Hemen belirtmek gerekir ki; bu tür uyuşmazlıkların sağlıklı, adil ve doğru bir çözüme ulaştırılabilmesi, davalıya yapılan temlikin gerçek yönünün diğer bir söyleyişle miras bırakanın asıl irade ve amacının duraksamaya yer bırakmayacak biçimde ortaya çıkarılmasına bağlıdır. Bir iç sorun olan ve gizlenen gerçek irade ve amacın tespiti ve aydınlığa kavuşturulması genellikle zor olduğundan bu yöndeki delillerin eksiksiz toplanılması yanında birlikte ve doğru şekilde değerlendirilmesi de büyük önem taşımaktadır. Bunun için de ülke ve yörenin gelenek ve görenekleri, toplumsal eğilimleri, olayların olağan akışı, mirasbırakanın sözleşmeyi yapmakta haklı ve makul bir nedeninin bulunup bulunmadığı, davalı yanın alım gücünün olup olmadığı, satış bedeli ile sözleşme tarihindeki gerçek değer arasındaki fark, taraflar ile miras bırakan arasındaki beşeri ilişki gibi olgulardan yararlanılmasında zorunluluk vardır.

Somut olaya gelince; mahkemece sadece taşınmazın satış bedeli ile keşifte belirlenen gerçek değeri arasındaki fark nazara alınarak davanın kabulüne karar verilmiştir. Oysa ki, sadece bedeller arasındaki aşırı fark muvazaanın varlığına kanıt sayılamaz.

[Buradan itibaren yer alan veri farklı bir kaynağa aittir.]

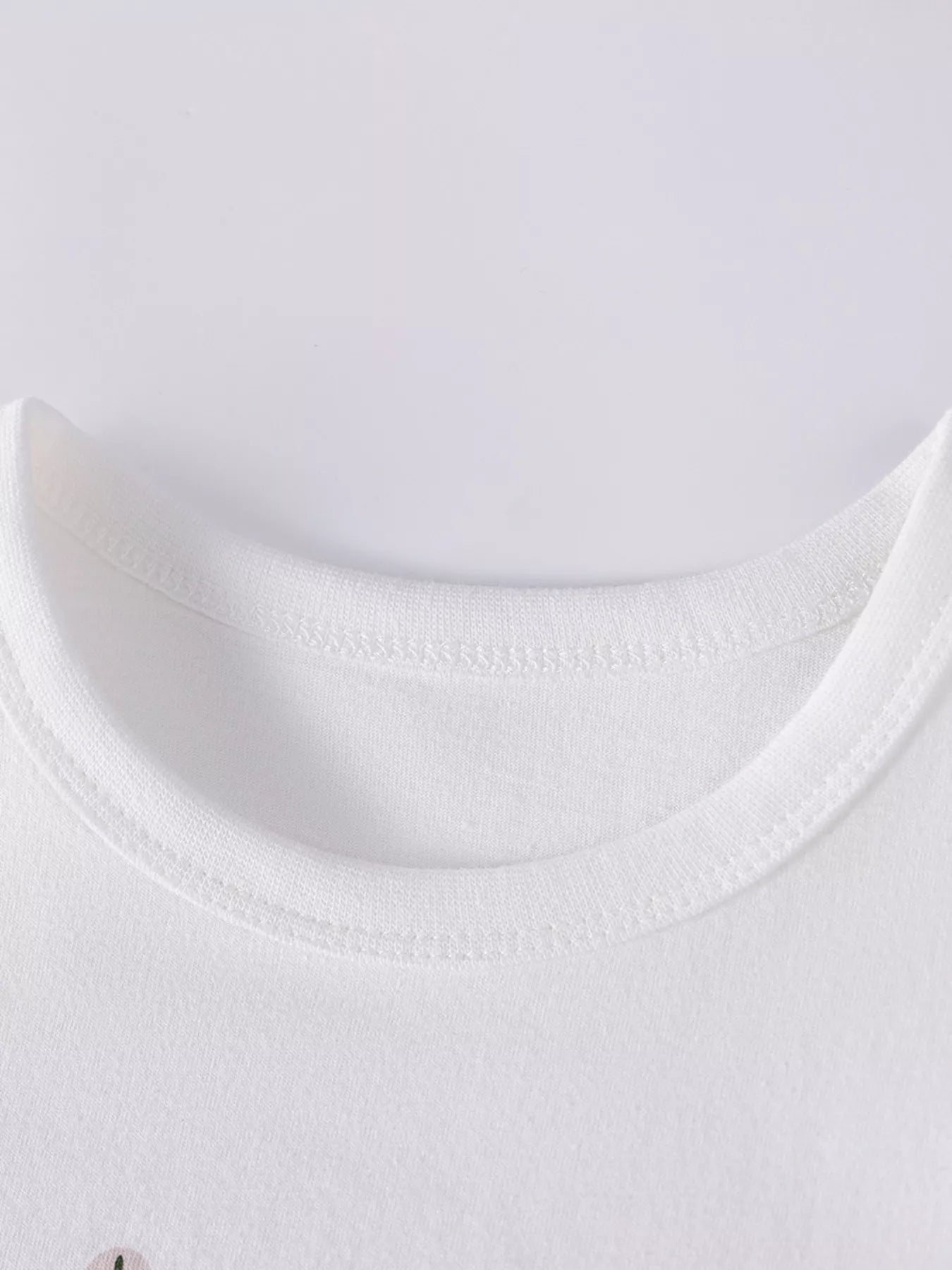 Children's army green graphic T-shirt and shorts set from Trendsi for 2-year-olds, casual and comfortable kids' clothing.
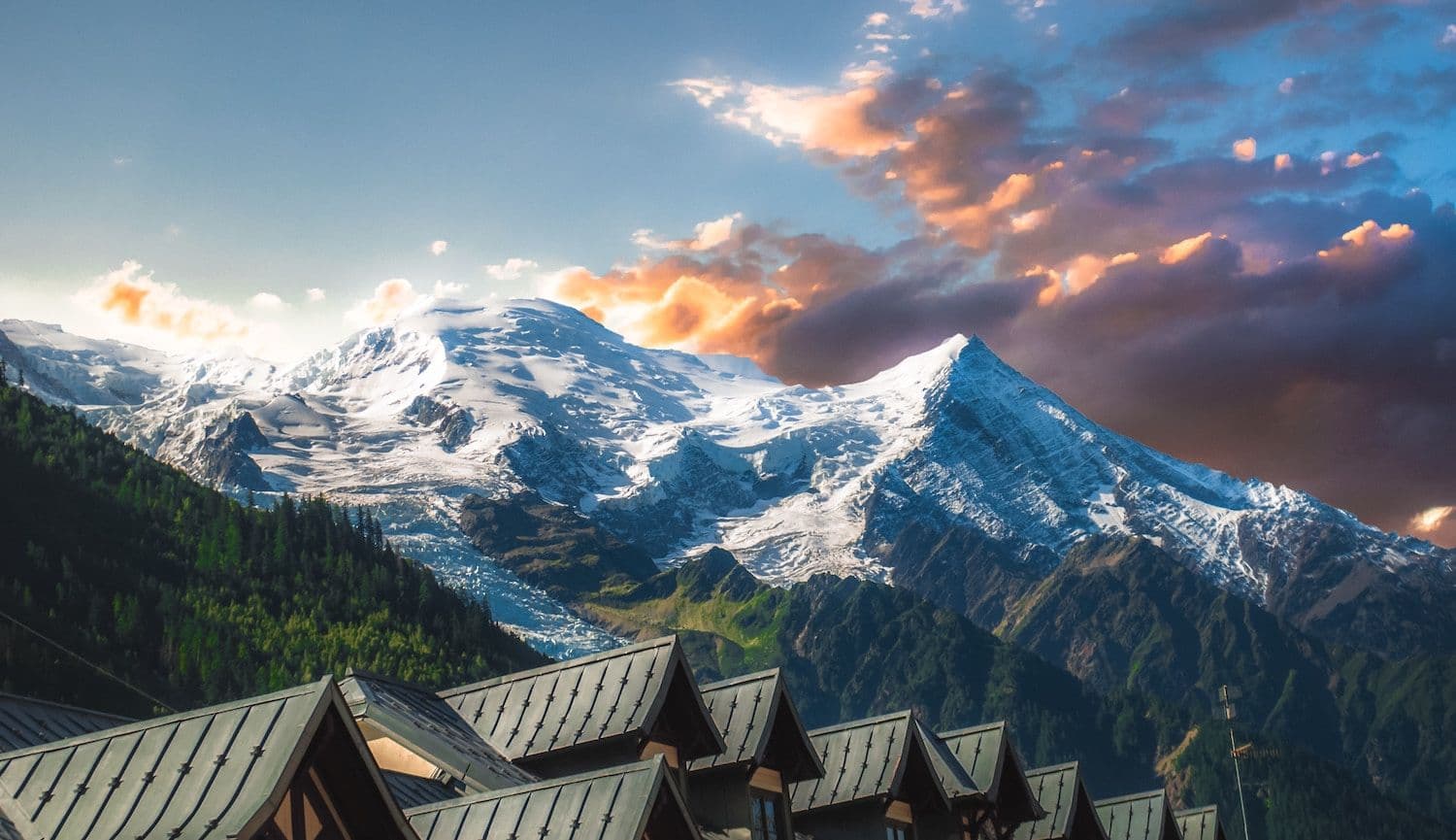 Rinerhorn in Switzerland - a view of a mountain range with houses in the fore.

TMK’nun 6. Maddesi ile HMK’nun 190. maddesi gereğince herkes iddiasını ispatla mükelleftir.Mahkemece yapılan ararştırma ve inceleme hüküm kurmaya elverişli değildir. Bu sebeple yukarda açıklanan ilkeler doğrultusunda mahkemece gerekli araştırma incelemenin yapılması, davacı ve davalının delil listelerinde gösterdiği tanıkların dinlenmesi,toplanan ve toplanacak deliller ile murisin gerçek iradesinin saptanarak karar verilmesi gerekirken eksik araştırma ve inceleme ile yazılı şekilde hüküm kurulmuş olması doğru değildir.

SONUÇ: Davalının temyiz itirazları değinilen yönler itibariyle yerindedir. Kabulü ile hükmün açıklanan nedenlerden ötürü (6100 Sayılı Kanun’un geçici 3.maddesi yollaması ile) 1086 Sayılı HUMK’un 428.maddesi gereğince BOZULMASINA, alınan peşin harcın temyiz edene iadesine, 02.03.2017 tarihinde oybirliğiyle karar verildi.